Framework ini terdiri dari tiga blok utama:

  1. Data Preparation: Proses awal berupa pembersihan dan penggabungan data sensor, data produksi, dan histori maintenance. Termasuk di dalamnya adalah klasifikasi kondisi kerja mesin (Operating Regimes/ORs) lewat clustering.
  2. HA-CVAE (Health Assessor): Model deep learning yang dilatih hanya dengan data dari mesin dalam kondisi sehat. Fungsinya buat ngasih skor Health Indicator (HI) yang menunjukkan seberapa jauh kondisi mesin dari keadaan ideal.
  3. DS-CVAE (Data Simulator): Setelah skor HI diketahui, model ini bisa memproyeksikan kondisi sensor ke depan berdasarkan urutan produksi yang direncanakan. Jadi sistem bisa tahu: kalau produksi lanjut dengan urutan A-B-C, kondisi mesin bakal makin drop atau masih aman?

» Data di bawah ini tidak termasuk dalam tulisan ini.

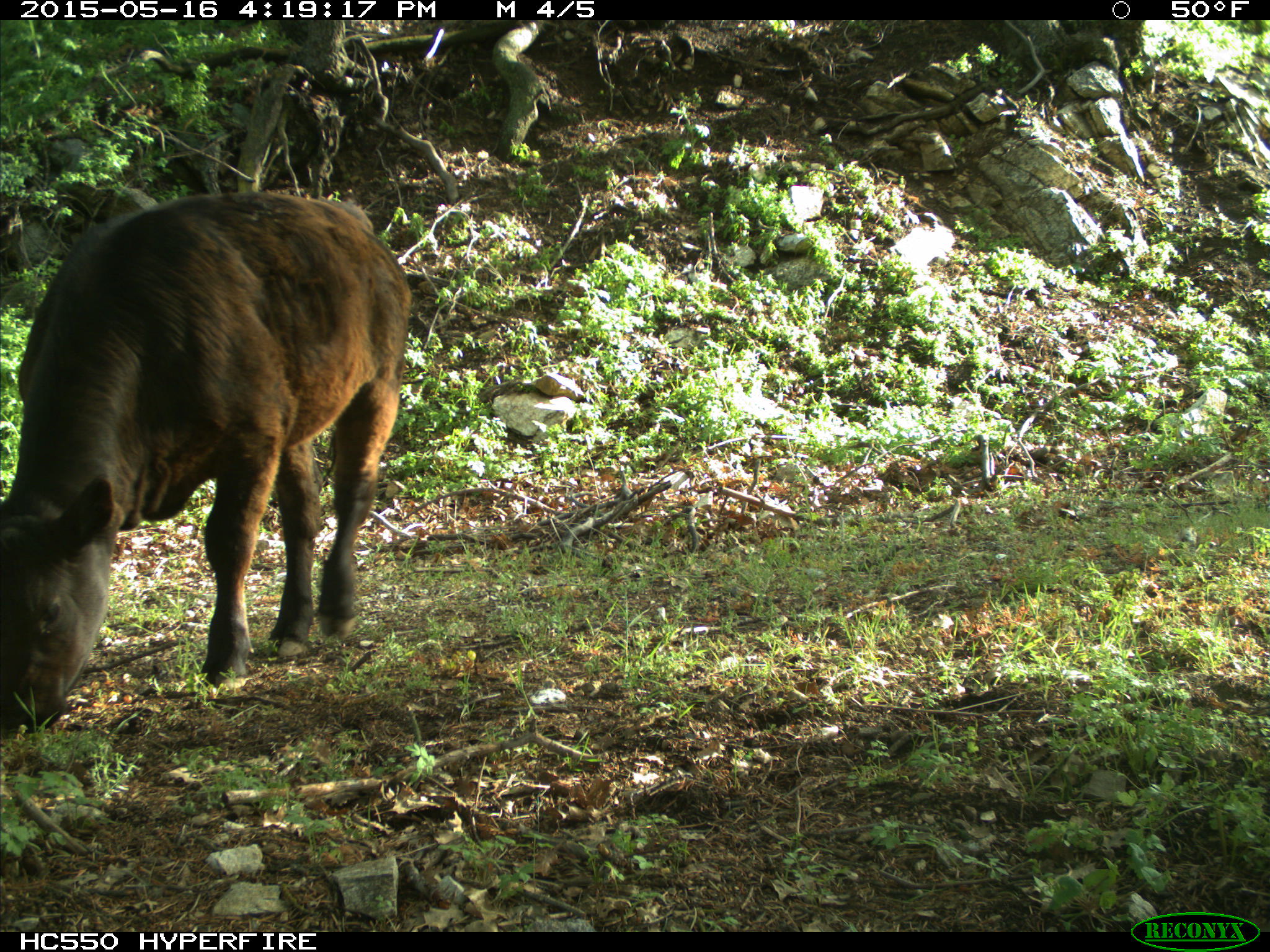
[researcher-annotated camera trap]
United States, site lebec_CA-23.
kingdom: Animalia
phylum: Chordata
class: Mammalia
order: Artiodactyla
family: Bovidae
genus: Bos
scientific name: Bos taurus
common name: domestic cow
Bos taurus (domestic cow).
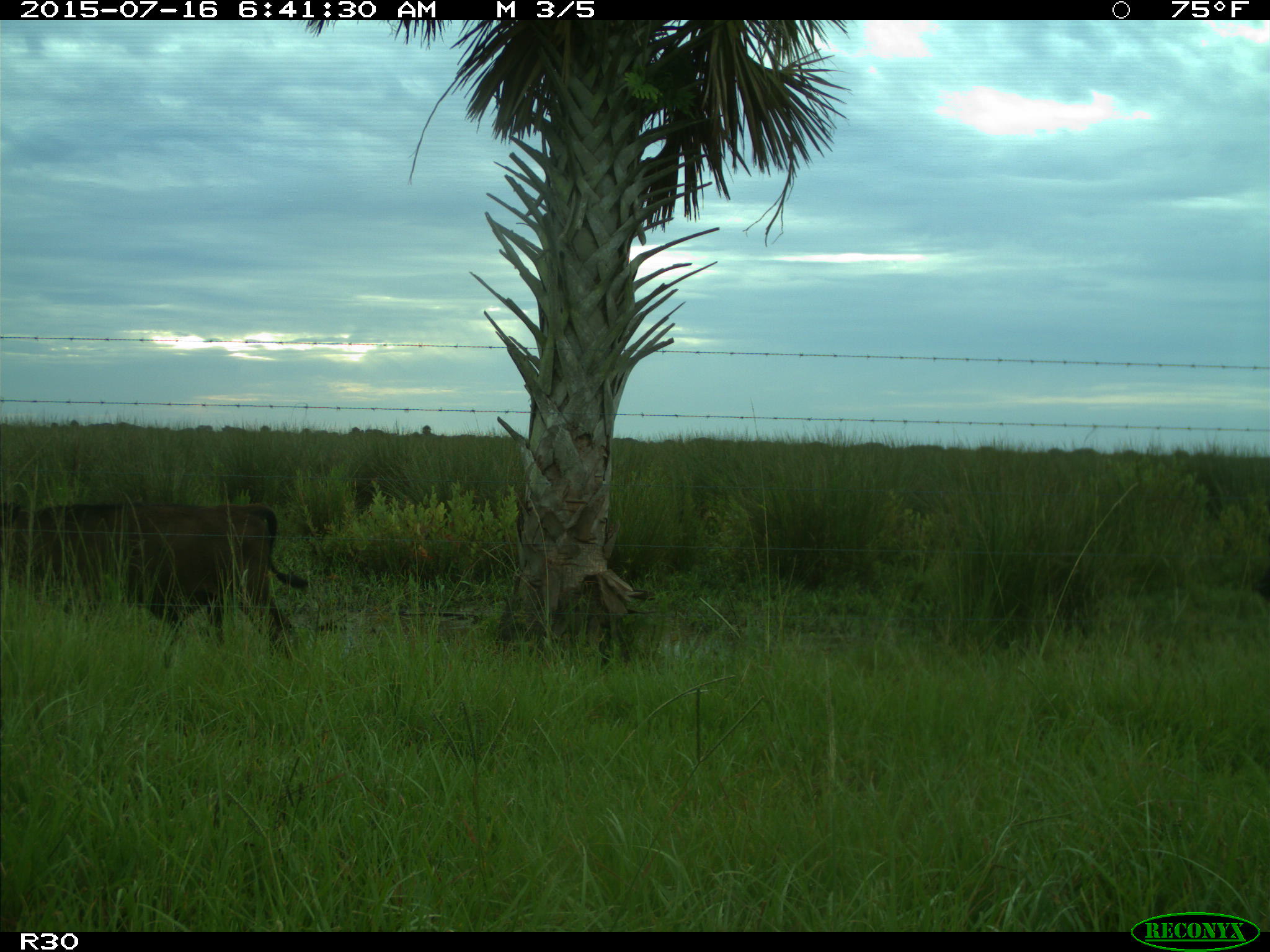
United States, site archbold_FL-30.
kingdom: Animalia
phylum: Chordata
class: Mammalia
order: Artiodactyla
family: Bovidae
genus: Bos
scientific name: Bos taurus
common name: domestic cow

Framework ini dibuat untuk menjawab tiga tantangan utama di industri:

  • Minimnya data rusak yang dilabeli: Karena data yang sudah sampai titik gagal jarang tersedia, maka pendekatan unsupervised jadi solusi. CVAE nggak butuh data rusak untuk belajar.
  • Kondisi operasional yang berubah-ubah: Satu mesin bisa dipakai buat banyak jenis produk, yang masing-masing punya beban kerja berbeda. Dengan membagi data berdasarkan Operating Regimes, model bisa mengenali pengaruh spesifik tiap jenis pekerjaan.
  • Kebutuhan integrasi ke penjadwalan: Output dari model bisa langsung dipakai untuk menyusun jadwal kerja. Artinya, sistem ini nggak hanya bilang “hati-hati mesin mulai aus,” tapi juga bisa bilang “kalau kamu lanjutkan produksi tanpa istirahat, HI turun ke bawah ambang batas dalam 3 batch ke depan.”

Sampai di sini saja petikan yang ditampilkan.